Third, Table 6 shows a mixed finding regarding student interest under different instructional environments. For example, Van Sickle (2016) found that the use of the flipped classroom approach impaired students’ interest in her mathematics course, whereas Haughton and Kelly (2015) and Cronhjort et al. (2018) found the opposite. Besides the survey items in Table 6, Price and Walker (2021) compared the percentage of their traditional and flipped classroom students who found their course interesting. The results were statistically in favor of the flipped classroom approach (TC = 65.7% vs. FC = 84.2%), p < 0.05.
Finally, a few comparison items for emotional engagement in the included studies were categorized under attitude/value or anxiety. For attitude/value, the results of Li et al. (2017) suggested that their flipped classroom students (n = 75, M = 60.97, SD = 5.33) had a significantly more positive attitude toward cooperative mathematics learning compared to their traditional classroom students (n = 45, M = 55.18, SD = 5.26), with a large effect size of d = 1.09, p = 0.01. According to their pre- and post-survey on the value placed by students on mathematics, Guerrero et al. (2015) found a positive change in their flipped class but a negative change in their traditional class. However, the results of the studies by Gundlach et al. (2015), Kennedy et al. (2015), and Adams and Dove (2016) suggested that their traditional and flipped classes were statistically similar in terms of students’ attitude/value. For anxiety, Dove and Dove (2017) found that the use of the flipped classroom approach could significantly reduce students’ anxiety about mathematics (TC: n = 32, Mpost–pre = −6.50, SD = 1.70 vs. FC: n = 20, Mpost–pre = −12.00, SD = 1.50) and teaching mathematics (TC: n = 20, Mpost–pre = −6.00, SD = 2.30 vs. FC: n = 22, Mpost–pre = −9.40, SD = 2.00) in their mathematics content courses for pre-service teachers. In Dove and Dove (2015) and Kennedy et al. (2015), however, the difference in students’ anxiety levels between their traditional and flipped classes appeared to be similar.
RQ3: Cognitive Engagement
Forty-one out of 114 comparison items were related to students’ cognitive engagement. Most of these were categorized under three major themes, including self-efficacy (n = 18), understanding (n = 12), and preference for challenges (n = 6). The other items were concerned with students’ self-regulation (n = 2) and investment in learning (n = 2). Finally, Lo and Hew (2021) examined students’ overall cognitive engagement (n = 1) using the survey by Rotgans and Schmidt (2011). Their results suggested that the difference in student ratings between their traditional (n = 27, M = 3.75, SD = 0.50) and flipped (n = 28, M = 3.58, SD = 0.70) classes was not significant, p = 0.304. Overall, 15 of the 41 items (36.6%) statistically supported the use of the flipped classroom approach, 20 items (48.8%) were found to be non-significant, and five items (12.2%) were in favor of traditional lecturing. For the last item, the data reported in the included study were not sufficient to determine the significance of the experimental effects statistically.
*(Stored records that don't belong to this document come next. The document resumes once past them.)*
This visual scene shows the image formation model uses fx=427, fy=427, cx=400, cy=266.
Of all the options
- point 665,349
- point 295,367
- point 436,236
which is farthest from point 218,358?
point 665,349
First, Table 7 shows a mixed finding about students’ self-efficacy, with effect sizes ranging from d = −0.62 to 0.68. The studies by Touchton (2015), Bhagat et al. (2016), López Belmonte et al. (2019), provided evidence that the use of the flipped classroom approach significantly increased students’ self-efficacy (i.e., confidence and self-perceived learning) compared to their counterparts in a traditional class, whereas Gundlach et al. (2015) found the opposite in terms of students’ cognitive competence and the perceived easiness of statistics. The other studies shown in Table 7 suggested that the differences between the two instructional environments were not significant. Besides the survey items in Table 7, Adams and Dove (2016) examined the changes in students’ efficacy, potential for mastery, and perception of difficulty of mathematics; Guerrero et al. (2015) and Loux et al. (2016) examined students’ confidence in mathematics. The results of these studies indicated that the ratings of the traditional and flipped classroom students were statistically similar. In contrast, Heuett (2017) found that his flipped classroom students (about 85%) reported that they had significantly more confidence in their understanding of the course materials compared to his traditional classroom students (about 60%), p = 0.030.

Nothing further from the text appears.